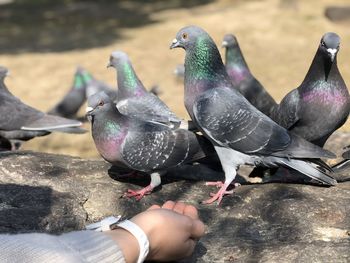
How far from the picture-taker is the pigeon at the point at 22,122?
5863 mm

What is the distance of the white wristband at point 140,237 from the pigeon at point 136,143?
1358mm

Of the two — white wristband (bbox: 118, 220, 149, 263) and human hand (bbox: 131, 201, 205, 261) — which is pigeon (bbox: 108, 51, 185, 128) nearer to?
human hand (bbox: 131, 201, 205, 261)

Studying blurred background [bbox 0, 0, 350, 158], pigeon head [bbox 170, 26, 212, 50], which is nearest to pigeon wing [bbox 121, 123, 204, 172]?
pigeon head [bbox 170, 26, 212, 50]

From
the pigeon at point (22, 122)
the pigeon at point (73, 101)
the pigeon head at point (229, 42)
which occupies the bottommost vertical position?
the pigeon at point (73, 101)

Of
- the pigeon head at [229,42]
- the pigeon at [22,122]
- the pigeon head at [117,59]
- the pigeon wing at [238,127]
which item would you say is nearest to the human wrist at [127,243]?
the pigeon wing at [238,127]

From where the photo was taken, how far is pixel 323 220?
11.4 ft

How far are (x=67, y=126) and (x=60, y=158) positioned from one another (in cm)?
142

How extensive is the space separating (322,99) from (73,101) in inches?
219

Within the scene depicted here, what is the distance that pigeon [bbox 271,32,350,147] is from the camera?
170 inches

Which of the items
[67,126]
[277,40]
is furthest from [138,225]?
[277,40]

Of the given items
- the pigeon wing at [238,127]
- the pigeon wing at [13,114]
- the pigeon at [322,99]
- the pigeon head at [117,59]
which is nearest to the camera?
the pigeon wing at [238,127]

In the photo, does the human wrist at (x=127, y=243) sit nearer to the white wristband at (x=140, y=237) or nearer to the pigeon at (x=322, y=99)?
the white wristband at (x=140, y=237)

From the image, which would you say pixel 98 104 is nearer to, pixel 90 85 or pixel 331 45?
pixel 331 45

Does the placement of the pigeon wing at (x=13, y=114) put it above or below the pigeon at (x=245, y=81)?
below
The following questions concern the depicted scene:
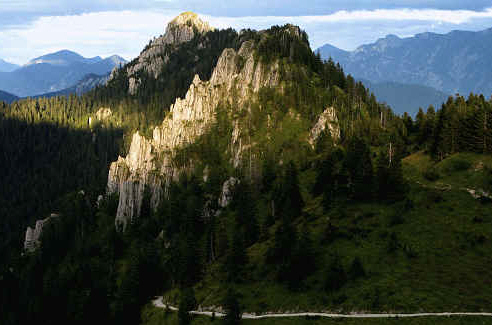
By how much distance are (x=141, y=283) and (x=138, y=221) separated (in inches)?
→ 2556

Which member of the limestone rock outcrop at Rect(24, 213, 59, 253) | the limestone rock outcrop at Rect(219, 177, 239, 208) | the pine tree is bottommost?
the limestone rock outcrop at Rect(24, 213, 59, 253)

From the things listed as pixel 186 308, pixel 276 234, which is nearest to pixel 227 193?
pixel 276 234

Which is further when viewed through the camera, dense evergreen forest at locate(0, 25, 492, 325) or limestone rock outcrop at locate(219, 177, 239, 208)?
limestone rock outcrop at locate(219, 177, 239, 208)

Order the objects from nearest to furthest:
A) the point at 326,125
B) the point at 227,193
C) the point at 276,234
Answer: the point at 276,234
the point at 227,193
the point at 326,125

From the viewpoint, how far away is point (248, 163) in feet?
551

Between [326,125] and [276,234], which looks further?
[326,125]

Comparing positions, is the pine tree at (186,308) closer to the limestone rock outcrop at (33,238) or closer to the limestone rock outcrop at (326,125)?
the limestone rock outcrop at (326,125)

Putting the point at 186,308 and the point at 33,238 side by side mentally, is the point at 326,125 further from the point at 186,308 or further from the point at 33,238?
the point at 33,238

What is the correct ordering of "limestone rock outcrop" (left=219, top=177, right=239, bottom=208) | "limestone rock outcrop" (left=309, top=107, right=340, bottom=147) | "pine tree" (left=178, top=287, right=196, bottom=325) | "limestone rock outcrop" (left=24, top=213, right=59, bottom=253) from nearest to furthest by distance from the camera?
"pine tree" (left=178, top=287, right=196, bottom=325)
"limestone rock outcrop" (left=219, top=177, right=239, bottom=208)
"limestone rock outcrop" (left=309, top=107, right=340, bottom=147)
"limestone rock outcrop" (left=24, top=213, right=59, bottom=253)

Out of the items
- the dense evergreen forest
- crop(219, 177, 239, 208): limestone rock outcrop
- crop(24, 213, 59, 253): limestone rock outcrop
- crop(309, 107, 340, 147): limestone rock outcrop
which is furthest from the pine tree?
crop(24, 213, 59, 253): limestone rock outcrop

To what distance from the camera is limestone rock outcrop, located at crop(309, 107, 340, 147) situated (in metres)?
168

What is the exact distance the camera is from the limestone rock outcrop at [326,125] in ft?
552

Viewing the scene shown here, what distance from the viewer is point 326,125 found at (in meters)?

-------------------------

> [Stated exercise]:
Edit the records from the line containing "What is the correct" through the end of the records, inclusive, so that every "camera" becomes "photographer". Leave all else unchanged and give only those lines.

> [Solution for this task]:
What is the correct ordering of "limestone rock outcrop" (left=219, top=177, right=239, bottom=208) | "limestone rock outcrop" (left=309, top=107, right=340, bottom=147) | "pine tree" (left=178, top=287, right=196, bottom=325) | "limestone rock outcrop" (left=24, top=213, right=59, bottom=253) from nearest to furthest by distance from the photographer?
"pine tree" (left=178, top=287, right=196, bottom=325)
"limestone rock outcrop" (left=219, top=177, right=239, bottom=208)
"limestone rock outcrop" (left=309, top=107, right=340, bottom=147)
"limestone rock outcrop" (left=24, top=213, right=59, bottom=253)

Out of the items
- the dense evergreen forest
- crop(219, 177, 239, 208): limestone rock outcrop
- crop(24, 213, 59, 253): limestone rock outcrop
- crop(309, 107, 340, 147): limestone rock outcrop
which is furthest from the pine tree?
crop(24, 213, 59, 253): limestone rock outcrop

To what distance from the photographer is limestone rock outcrop, located at crop(309, 107, 340, 147) situated (in metres)?
168

What is the exact distance the photographer is from the limestone rock outcrop at [326,125] in ft?
552

Viewing the scene shown here, what distance from the viewer is point 326,125 found at (in meters)?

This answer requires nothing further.